Search code examples
elasticsearchsharding

What are the risks of large shards in Elasticsearch?


At my workplace each of our ES indices is configured to have exactly 5 shards and we make no use of the Rollover API or ILM. Most of our indices are quite small, but we have one large index where each individual shard is close to 250 gigabytes. There is now discussion ingesting additional data that will roughly double the size of that index.

I'm trying to pump the breaks on this because from my understanding of best practices (e.g. those described by Elastic Co. here) shards should ideally be <=50GB. My understanding of the risks involved with letting shards get too big:

  • Degraded search performance
  • More difficult/slower to recover from failure
  • More difficult/slower for ES to perform cluster rebalancing during normal operations

Are these accurate? Are there others risks that I should be aware of? I'm also a bit concerned that as the shards large memory issues could come into play and the entire cluster could become unstable. Is that a well-founded concern?


Solution

    • When a shard becomes too large, it can slow down search queries, as each query has to process a larger amount of data.
    • When a node fails, Elasticsearch needs to reallocate and recover the shards from that node.
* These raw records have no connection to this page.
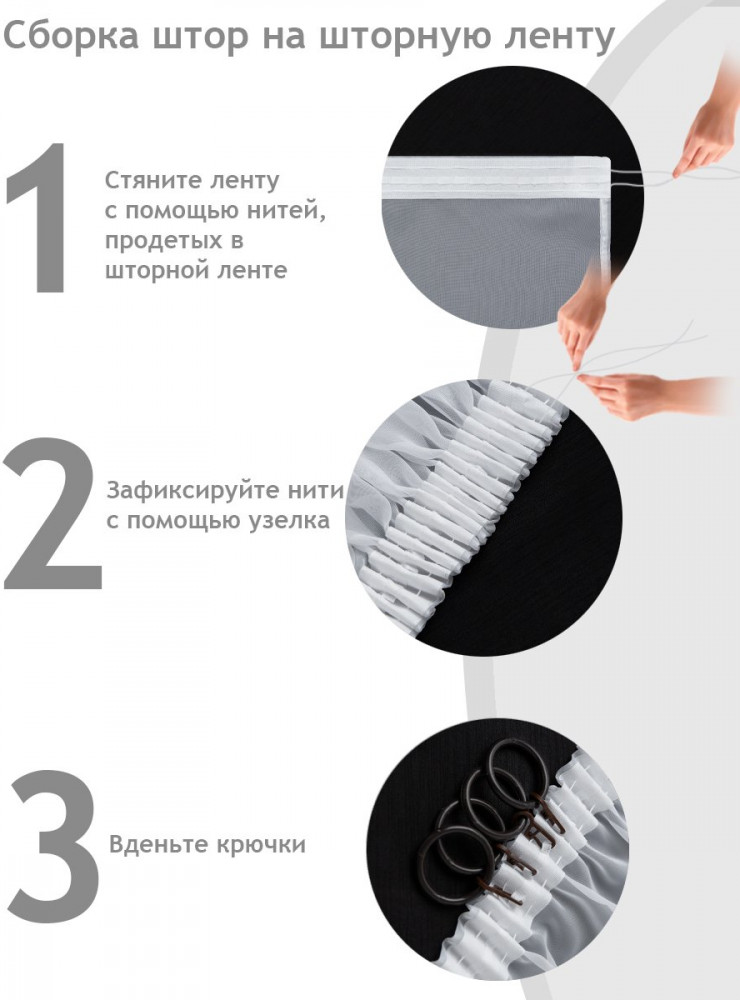 Сборка штор на шторную ленту

1

Стяните ленту с помощью нитей, продетых в шторной ленте

2

Зафиксируйте нити с помощью узелка

3

Вденьте крючки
A large number of shards take a significantly long time to recover, increasing the time the cluster is in a state of reduced redundancy and increased vulnerability.
    • Elasticsearch clusters frequently rebalance shards across nodes to distribute data and load evenly. Larger shards make this process more resource-intensive and time-consuming
    • Large shards can lead to memory pressure, particularly in environments with limited storage.
    • The process of taking snapshots and restoring from them can become more challenging and time-consuming with larger shards
    • In extreme cases, very large shards can increase the risk of data loss. If a large shard becomes corrupted or is lost during a node failure, the amount of data lost can be substantial.

    that's the some bad sides of the large amount of shards. In practice you can face with many other issues. So you should plan shard number correctly beforehand.